In general, exchange premiums also reflect insurers’
estimates of the cost of offering the new benefits to people: the plans
offered on the exchanges must meet certain regulatory requirements,
surcharges based on health status will be eliminated, premium variations
based on age will be limited, and the three-year long, $10-billion
reinsurance pool will theoretically insulate insurance costs from the
shock of offering coverage to those previously uninsured customers or
those who were enrolled in high risk plans.

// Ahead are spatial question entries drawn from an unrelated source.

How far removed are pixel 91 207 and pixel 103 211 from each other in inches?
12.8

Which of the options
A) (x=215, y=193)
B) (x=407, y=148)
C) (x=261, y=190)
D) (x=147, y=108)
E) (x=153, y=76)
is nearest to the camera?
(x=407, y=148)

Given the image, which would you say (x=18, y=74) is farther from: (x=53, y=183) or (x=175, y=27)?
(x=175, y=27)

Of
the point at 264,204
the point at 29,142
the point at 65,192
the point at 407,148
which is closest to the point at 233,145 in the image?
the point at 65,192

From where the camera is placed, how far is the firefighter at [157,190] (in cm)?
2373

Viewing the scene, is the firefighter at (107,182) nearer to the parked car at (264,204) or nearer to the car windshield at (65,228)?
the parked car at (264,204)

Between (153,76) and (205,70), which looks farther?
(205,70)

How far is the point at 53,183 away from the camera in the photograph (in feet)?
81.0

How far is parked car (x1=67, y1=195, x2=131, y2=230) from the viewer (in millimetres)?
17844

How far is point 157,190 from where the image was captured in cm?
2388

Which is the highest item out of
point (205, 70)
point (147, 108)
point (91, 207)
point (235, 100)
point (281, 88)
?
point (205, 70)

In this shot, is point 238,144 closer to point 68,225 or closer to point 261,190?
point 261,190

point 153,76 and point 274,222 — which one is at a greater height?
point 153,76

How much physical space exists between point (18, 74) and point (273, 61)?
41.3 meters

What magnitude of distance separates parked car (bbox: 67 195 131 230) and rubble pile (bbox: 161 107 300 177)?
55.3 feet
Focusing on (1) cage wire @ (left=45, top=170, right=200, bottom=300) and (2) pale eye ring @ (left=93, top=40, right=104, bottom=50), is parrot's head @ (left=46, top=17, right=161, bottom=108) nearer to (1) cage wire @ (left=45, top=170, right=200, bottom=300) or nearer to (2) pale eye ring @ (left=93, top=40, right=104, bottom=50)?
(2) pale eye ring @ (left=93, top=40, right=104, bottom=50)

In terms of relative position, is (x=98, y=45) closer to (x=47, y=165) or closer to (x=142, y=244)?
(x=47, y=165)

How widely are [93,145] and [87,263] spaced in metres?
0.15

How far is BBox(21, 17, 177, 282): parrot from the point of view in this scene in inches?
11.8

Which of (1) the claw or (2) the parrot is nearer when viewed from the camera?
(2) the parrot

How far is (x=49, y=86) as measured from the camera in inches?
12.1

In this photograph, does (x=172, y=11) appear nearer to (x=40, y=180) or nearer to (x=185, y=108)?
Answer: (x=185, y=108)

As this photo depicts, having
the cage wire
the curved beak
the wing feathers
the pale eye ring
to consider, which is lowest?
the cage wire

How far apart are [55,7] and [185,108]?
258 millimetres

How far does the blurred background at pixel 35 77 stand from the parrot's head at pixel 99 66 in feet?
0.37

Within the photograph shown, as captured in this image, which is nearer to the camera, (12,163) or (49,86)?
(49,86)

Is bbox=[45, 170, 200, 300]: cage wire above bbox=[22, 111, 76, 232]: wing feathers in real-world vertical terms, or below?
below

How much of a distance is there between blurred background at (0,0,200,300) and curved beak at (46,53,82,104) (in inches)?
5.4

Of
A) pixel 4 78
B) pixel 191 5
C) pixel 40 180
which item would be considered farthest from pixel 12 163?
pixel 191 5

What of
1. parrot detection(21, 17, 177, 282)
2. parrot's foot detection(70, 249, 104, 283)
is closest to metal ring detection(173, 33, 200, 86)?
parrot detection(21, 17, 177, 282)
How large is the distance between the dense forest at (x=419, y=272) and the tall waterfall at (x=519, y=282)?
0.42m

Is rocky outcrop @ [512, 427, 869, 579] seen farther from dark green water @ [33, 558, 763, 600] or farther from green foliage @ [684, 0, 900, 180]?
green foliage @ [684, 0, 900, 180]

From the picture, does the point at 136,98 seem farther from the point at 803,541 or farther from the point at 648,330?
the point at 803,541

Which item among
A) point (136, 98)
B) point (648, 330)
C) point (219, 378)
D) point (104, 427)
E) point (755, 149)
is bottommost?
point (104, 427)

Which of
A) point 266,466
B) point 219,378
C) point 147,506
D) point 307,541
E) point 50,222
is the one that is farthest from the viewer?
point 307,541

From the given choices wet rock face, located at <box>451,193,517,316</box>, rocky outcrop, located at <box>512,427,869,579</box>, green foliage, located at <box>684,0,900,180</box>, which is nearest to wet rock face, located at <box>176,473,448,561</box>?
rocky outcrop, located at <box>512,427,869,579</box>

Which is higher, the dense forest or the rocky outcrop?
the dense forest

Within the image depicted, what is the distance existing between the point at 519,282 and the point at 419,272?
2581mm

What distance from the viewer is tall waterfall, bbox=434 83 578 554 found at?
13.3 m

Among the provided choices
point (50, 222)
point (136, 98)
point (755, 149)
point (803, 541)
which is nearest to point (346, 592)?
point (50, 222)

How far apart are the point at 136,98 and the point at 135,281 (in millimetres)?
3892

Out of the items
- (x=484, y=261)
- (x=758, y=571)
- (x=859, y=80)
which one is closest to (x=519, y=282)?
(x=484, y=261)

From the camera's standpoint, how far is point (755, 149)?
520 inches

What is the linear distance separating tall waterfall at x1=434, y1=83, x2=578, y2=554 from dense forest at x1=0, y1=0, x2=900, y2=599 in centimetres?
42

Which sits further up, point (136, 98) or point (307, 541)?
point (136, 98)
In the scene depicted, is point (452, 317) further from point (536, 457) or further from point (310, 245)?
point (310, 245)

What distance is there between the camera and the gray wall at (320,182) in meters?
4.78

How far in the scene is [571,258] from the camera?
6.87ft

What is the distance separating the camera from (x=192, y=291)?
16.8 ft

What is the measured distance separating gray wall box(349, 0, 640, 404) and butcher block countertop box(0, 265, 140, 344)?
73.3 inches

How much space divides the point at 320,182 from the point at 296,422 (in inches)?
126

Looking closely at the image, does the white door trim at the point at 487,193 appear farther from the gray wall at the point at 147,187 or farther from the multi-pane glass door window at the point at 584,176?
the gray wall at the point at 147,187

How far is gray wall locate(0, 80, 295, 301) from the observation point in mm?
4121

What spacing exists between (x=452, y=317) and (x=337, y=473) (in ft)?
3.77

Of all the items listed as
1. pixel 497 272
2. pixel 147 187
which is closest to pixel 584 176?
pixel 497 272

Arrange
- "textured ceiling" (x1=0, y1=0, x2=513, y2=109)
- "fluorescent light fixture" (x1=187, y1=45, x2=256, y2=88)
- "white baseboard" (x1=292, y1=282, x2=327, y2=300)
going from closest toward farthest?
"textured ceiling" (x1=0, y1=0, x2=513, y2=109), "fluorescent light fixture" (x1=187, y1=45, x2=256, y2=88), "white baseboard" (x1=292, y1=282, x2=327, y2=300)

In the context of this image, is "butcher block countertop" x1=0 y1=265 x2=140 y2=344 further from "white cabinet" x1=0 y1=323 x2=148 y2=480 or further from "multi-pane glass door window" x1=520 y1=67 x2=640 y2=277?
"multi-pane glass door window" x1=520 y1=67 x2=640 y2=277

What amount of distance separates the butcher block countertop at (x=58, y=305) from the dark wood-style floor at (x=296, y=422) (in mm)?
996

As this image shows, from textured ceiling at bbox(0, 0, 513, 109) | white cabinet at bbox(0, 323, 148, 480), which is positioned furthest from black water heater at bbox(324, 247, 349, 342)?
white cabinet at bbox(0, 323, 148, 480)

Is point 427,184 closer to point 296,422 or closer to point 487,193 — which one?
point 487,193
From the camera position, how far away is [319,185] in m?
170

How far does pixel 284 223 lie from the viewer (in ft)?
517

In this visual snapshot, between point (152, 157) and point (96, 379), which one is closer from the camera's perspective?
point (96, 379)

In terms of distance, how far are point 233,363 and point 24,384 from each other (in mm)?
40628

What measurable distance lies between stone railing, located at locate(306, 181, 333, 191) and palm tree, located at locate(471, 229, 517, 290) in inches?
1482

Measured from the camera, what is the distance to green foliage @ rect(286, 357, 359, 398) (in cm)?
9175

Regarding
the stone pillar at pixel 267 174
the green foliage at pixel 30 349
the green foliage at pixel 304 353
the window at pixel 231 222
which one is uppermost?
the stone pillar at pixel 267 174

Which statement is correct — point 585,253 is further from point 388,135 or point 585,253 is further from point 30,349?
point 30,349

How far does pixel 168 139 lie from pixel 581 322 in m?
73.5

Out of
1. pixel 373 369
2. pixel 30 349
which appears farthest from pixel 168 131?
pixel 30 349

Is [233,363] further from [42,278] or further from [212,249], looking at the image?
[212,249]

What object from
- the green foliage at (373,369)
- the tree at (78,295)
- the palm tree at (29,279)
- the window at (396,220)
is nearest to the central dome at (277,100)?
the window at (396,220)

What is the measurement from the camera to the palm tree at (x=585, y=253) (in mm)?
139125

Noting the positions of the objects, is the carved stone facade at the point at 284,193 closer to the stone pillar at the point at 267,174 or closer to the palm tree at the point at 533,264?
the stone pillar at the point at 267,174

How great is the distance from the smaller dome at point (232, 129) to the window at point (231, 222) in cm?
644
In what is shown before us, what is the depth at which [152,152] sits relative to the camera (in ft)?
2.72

As for states, premium increases can vary not only because
each exchange has attracted a different number of insurers, but because
states have regulated the insurance market for more than one hundred
years and have developed different standards. For example, insurers
operating in New York were not allowed to sell so-called bare bones
plans, meaning that to adjust these plans to comply with Obamacare
standards, which require insurance to cover a minimum set of benefits
like maternity leave and mental health, insurers had fewer changes and
fewer costs to add.
Plans are no longer able to charge more based on health
status or gender, but they can vary based on geography, tobacco use, and
age. Still, Obamacare regulations prohibit insurers from charging an
adult 64 or older more than three times the premium charged a
21-year-old for the same coverage. Younger adults, who are less risky to
insure, will likely see the greatest increases because their premiums
are meant to balance out the medical costs of those older and sicker
insurance consumers who are more likely to use their benefits.
An August 2013 RAND study,
sponsored by the Department of Health and Human Services and the
Centers for Medicare & Medicaid Services, calculated that there
would be “no widespread trend toward sharply higher prices in the
individual market.” Rather, rates would likely vary from state to state
and based on individual circumstances.